On June 7, Beverly Hills voters will choose candidates for three City Council seats and the City Treasurer. The races have attracted huge interest from potential candidates, with 16 people starting the process to run since Feb. 14, according to City Clerk Huma Ahmed.
Of the 16, only three City Council candidates and two Treasurer candidates have officially qualified for the June ballot, according to Ahmed. That includes Councilmember Lester Friedman, Mayor Bob Wunderlich, and Planning Commissioner Andy Licht for City Council, and current City Treasurer Howard Fisher and City Treasurer candidate Jake Manaster.
The other 12 prospective candidates have pulled nomination papers from the Clerk’s Office and have until March 11 to submit the forms with 20 signatures by registered Beverly Hills voters.
Prospective candidates must also comply with complicated state election laws regulating spending and advertising, a process that involves numerous filings and the establishment of a separate bank account if a candidate intends on accepting contributions. So far, only eight people have filed the necessary election finance paperwork with the Clerk’s Office.

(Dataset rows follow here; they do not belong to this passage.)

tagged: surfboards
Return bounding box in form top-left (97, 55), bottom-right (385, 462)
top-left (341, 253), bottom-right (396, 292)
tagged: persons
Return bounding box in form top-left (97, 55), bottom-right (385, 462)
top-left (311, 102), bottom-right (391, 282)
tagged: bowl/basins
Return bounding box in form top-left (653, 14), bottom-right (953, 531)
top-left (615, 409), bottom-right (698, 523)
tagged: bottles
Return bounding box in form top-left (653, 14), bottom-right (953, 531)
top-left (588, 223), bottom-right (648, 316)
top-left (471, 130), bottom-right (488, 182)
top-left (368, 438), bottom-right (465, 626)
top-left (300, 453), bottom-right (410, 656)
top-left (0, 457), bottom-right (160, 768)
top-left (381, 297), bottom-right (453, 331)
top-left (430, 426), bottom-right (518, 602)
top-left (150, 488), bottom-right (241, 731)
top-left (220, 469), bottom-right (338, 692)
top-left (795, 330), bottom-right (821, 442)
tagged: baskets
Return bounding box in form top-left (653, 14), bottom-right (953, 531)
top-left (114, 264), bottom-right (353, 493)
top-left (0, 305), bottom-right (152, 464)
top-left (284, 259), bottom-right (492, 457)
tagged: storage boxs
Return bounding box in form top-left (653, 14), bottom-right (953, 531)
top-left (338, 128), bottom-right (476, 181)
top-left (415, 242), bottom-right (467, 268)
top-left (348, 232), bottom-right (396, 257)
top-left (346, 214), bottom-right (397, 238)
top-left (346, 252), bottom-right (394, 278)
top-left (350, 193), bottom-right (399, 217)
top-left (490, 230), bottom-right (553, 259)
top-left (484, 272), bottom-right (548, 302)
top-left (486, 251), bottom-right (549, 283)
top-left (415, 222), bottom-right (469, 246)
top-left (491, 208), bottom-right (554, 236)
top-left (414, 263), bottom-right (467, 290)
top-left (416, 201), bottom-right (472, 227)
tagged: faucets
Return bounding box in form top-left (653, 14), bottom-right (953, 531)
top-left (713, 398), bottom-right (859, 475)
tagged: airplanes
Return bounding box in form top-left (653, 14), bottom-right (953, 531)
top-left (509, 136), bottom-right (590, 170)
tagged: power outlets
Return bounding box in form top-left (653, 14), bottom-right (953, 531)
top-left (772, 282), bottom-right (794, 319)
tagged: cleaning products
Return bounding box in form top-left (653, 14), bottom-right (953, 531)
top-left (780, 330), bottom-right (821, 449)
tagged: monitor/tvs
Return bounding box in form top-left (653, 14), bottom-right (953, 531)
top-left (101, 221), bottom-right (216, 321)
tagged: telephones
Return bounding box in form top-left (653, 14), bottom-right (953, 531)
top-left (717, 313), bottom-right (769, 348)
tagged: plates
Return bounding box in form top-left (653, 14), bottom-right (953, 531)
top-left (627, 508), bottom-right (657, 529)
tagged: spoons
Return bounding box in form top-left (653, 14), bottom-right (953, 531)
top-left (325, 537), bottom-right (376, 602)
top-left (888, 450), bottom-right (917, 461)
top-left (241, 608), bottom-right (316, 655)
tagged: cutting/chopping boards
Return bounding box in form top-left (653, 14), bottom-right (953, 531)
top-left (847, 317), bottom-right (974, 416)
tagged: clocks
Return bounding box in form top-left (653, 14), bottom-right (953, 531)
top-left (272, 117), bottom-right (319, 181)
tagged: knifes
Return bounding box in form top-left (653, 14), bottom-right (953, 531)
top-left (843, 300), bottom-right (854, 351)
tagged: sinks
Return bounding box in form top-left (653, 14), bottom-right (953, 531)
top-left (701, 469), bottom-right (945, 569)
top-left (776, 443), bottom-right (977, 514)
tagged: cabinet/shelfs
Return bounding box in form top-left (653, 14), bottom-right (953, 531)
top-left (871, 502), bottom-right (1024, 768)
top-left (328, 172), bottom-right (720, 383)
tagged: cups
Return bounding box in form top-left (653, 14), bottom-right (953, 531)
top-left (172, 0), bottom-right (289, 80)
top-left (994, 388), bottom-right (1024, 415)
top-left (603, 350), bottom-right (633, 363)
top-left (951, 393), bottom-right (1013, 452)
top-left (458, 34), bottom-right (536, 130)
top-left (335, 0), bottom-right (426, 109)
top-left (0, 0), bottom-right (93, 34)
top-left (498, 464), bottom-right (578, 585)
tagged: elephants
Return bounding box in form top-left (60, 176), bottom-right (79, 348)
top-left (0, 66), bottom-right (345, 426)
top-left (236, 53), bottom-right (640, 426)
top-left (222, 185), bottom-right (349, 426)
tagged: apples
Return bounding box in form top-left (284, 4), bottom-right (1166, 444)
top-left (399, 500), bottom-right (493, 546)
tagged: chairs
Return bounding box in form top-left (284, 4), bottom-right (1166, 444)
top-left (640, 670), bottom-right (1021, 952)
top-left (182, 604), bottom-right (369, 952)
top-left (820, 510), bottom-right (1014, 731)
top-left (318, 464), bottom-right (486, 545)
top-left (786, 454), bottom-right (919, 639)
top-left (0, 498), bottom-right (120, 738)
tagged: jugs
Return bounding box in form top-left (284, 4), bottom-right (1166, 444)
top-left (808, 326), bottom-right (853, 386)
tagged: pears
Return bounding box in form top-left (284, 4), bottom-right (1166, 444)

“In comparison to 2020, it’s a lot of people who pulled [nomination] papers,” Ahmed told the Courier.
Six candidates pulled nomination forms in 2020. All six successfully qualified for the ballot, with Councilmember Julian Gold and Vice Mayor Lili Bosse declaring victory.
Historically, the largest number of candidates to have ever competed in a single City Council race is 13 in 1988. Within the last two decades, the field of candidates has only cracked 10 twice, with 12 candidates in 2001 and 11 in 2009.
Much of the surge in interest appears driven by concerns around public safety, Ahmed said. Beverly Hills saw an alarming spike in violent crime from 2019 to 2021.
“There’s interest in public safety,” she said. said. “Across the board, that’s huge.”
Ahmed cautioned that the field is still in flux. Debbie Blum, who had previously declared her intention to run for City Council, withdrew from the race within the last week, she said. For someone to receive nomination forms, they need only be a registered voter in Beverly Hills.
In addition to the City Council seats and the City Treasurer’s office, Beverly Hills voters will also have the opportunity to impose a limit of three terms on those same offices. The initiative generated controversy when it was placed on the ballot in February 2021, partially because of a perception among some residents that it targeted specific council members, but also because of a legally questionable provision that would apply the limits retroactively to terms already served.
Beverly Hills voters will also have the chance to weigh in on the selection of a replacement for the Los Angeles County Board of Supervisors seat soon to be vacated by Supervisor Sheila Kuehl, who is serving her second term. While the field of candidates vying for the spot could still change, announced candidates include West Hollywood City Councilmember Lindsey Horvath, State Sen. Bob Hertzberg, and State Sen. Henry Stern.